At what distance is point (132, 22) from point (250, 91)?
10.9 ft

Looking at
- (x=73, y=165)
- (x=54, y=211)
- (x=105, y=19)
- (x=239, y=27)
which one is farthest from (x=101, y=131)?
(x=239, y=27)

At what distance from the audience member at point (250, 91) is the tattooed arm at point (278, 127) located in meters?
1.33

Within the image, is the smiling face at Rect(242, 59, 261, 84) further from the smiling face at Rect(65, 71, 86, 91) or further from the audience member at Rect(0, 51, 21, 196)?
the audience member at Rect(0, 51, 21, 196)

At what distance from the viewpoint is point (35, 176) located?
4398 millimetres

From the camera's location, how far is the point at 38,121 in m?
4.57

---

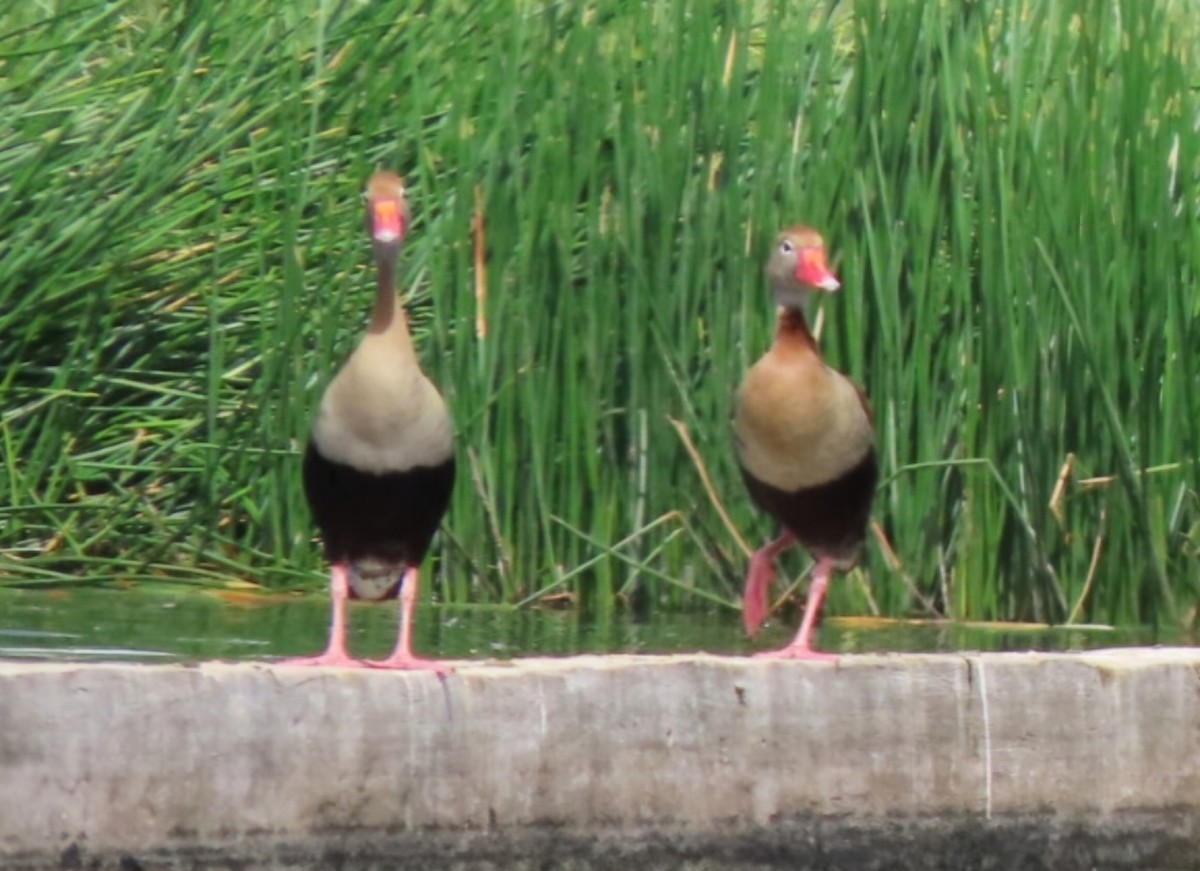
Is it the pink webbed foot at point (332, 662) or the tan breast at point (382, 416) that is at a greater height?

* SET PROBLEM *
Pick out each line of the records above that contains the string "point", matching its case.

* SOLUTION *
At what distance is point (132, 22) from point (250, 91)?
At what distance from the audience member at point (250, 91) is the tattooed arm at point (278, 127) located in meters?
At what distance from the viewpoint is point (35, 176) located?
From the camera's location, how far is the point at 38,121 in m?
Is it the pink webbed foot at point (332, 662) or the tan breast at point (382, 416) that is at a greater height?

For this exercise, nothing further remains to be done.